As kids, they used to wrestle on the living room rug whenever their mother wasn’t home. By the time Mo turned ten to her fifteen, he was bigger than she was, stronger. But Dez always had more drive to win. She used to narrow her eyes and pretend Mo was one of any number of kids at school who’d been cruel to her. Then she could pin him in under ten seconds.
The worst thing about tonight is Dez doesn’t have to pretend Mo is anyone but himself to feel the drive to waste him.
She twists underneath him, gaining enough distance to raise her Doc Marten and kick him in the groin.

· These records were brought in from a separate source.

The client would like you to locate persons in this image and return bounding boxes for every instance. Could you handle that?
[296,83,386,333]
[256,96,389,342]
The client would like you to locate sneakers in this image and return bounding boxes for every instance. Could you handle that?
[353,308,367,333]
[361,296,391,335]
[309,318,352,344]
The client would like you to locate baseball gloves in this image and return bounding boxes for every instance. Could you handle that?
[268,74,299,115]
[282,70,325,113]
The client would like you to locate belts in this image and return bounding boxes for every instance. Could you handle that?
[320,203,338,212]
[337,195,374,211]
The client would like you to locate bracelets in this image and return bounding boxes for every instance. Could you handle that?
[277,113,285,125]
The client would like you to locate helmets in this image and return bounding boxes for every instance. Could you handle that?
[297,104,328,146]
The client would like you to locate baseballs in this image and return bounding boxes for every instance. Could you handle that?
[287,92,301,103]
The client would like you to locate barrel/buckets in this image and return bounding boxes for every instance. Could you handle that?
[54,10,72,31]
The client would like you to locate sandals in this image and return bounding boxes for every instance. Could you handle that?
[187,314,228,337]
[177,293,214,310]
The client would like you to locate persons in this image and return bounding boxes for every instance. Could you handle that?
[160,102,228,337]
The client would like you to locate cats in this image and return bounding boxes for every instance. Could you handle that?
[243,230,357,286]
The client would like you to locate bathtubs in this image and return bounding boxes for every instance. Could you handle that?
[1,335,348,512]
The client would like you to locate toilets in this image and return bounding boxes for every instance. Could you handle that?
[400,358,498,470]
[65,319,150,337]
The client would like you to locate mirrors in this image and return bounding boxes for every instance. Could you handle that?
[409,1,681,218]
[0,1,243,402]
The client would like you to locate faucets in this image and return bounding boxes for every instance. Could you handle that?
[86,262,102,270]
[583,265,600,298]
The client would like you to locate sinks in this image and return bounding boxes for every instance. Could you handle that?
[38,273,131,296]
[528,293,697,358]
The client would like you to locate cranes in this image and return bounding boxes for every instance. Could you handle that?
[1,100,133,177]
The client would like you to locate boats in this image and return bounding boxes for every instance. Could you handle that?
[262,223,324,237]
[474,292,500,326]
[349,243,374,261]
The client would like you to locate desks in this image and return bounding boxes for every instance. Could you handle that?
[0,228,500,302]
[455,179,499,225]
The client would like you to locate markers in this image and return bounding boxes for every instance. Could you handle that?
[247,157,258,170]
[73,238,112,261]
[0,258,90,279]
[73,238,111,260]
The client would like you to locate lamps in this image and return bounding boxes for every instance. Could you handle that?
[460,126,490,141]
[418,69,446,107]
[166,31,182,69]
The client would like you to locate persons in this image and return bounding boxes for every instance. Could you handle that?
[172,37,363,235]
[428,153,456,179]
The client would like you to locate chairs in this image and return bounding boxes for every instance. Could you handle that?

He scuttles into himself, off her, making sharp, coughing sounds. Dez fights the urge to look at him. She can’t afford to feel sorry right now. Should she grab her brother, drag him out to her car and away from this mess until he sobers up? Call the cops and let them handle the guy in the mask?
No, he’ll be long gone by the time they get here. And this is her family’s place, her family’s livelihood. A fight flares bright in Dez. She’s on her feet in a flash and using her hands to vault over the counter. Adrenaline pumping, she lands next to the register, next to the guy in the mask.

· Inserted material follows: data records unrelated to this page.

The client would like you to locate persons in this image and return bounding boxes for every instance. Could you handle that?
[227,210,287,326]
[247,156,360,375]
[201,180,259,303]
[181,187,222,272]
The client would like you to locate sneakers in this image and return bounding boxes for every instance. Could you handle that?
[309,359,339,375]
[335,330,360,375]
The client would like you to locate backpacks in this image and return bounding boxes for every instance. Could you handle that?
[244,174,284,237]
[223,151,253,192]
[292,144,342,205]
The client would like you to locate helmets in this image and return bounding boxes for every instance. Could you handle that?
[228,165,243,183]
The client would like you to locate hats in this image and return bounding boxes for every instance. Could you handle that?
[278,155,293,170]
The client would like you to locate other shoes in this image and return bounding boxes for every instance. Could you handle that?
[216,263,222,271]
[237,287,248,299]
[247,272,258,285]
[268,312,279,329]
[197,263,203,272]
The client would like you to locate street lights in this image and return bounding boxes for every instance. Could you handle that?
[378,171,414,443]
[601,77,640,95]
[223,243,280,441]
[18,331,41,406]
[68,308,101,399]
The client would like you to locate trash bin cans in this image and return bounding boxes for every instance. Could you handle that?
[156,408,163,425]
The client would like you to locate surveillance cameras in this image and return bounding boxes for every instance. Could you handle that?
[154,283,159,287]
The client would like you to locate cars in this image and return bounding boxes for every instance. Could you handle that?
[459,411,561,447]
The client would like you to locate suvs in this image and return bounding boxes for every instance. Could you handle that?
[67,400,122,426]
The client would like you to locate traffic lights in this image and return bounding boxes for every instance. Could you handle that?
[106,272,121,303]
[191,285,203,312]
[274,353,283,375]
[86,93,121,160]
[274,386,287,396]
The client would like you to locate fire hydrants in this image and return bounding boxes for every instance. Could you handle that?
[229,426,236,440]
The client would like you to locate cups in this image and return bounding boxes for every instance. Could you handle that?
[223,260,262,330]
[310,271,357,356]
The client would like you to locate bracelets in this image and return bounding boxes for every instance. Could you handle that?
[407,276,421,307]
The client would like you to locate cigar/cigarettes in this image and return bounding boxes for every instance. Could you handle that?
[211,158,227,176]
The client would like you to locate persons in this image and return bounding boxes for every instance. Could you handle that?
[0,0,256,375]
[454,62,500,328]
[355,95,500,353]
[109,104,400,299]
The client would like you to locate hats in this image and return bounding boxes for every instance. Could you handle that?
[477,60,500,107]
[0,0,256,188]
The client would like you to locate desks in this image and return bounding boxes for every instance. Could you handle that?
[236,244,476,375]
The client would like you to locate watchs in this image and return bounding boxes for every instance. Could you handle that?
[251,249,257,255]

He’s grabbed a heavy-duty grill spatula and is using it like a crowbar on the prehistoric cash register. Dez hasn’t balanced the receipts yet, but she’d guess there’s close to three hundred dollars in there. Three hundred dollars of her family’s money, and this guy isn’t getting his hands on it.
She’s one for one on dick-kicks tonight, so she decides to go for two. She grips his shoulders from behind—so much narrower than Mo’s. A stranger’s body. She thinks: frail. She can take him.
Dez narrows her eyes. Readies her foot. And bam. She nails him in the balls. She knows she does.
But he doesn’t double over, makes no choking cough like Mo. He lets out a soft, almost sensual moan, and then—where his hoodie has slipped back—he meets her eyes.
Dark eyes, inky, like a squid washed ashore. A glint in them like he’s out for something more than money.
Blood?
The man blinks for longer than seems reasonable, and when he opens his eyes again, he punches her in the stomach with a force she didn’t see coming. She stumbles backward, into the warmer, still keeping her fucking brother’s burger at optimal temperature. The bulb of the heater singes her cheek, and she hisses. The pain is invigorating. Like a boxer emerging from her corner, she charges the junkie.
He’s fixed his hoodie so she can’t see his eyes anymore. She gets her hands around his neck. He flails to fight her off, but she puts all her strength into squeezing him. Her nails dig into the sinews of his throat.
He jabs at her, elbows to her ribs, her kidney, her breasts. But the pain feels good because she’s winning. Any moment now, he’ll need air. He’ll stagger downward, and all she’ll have to do is hold on and watch his lights go out.
But the choking takes so long that Dez’s arms throb from her fingertips to her triceps. He isn’t even trying to wrest her hands from around his neck. Something else, then. New strategy.
He’s got the cash register open now. Dez sees the neat rows of green. Remembers the hundred-dollar bill some tourist from Orange County had used to pay for a Diet Coke that afternoon, pissing her off.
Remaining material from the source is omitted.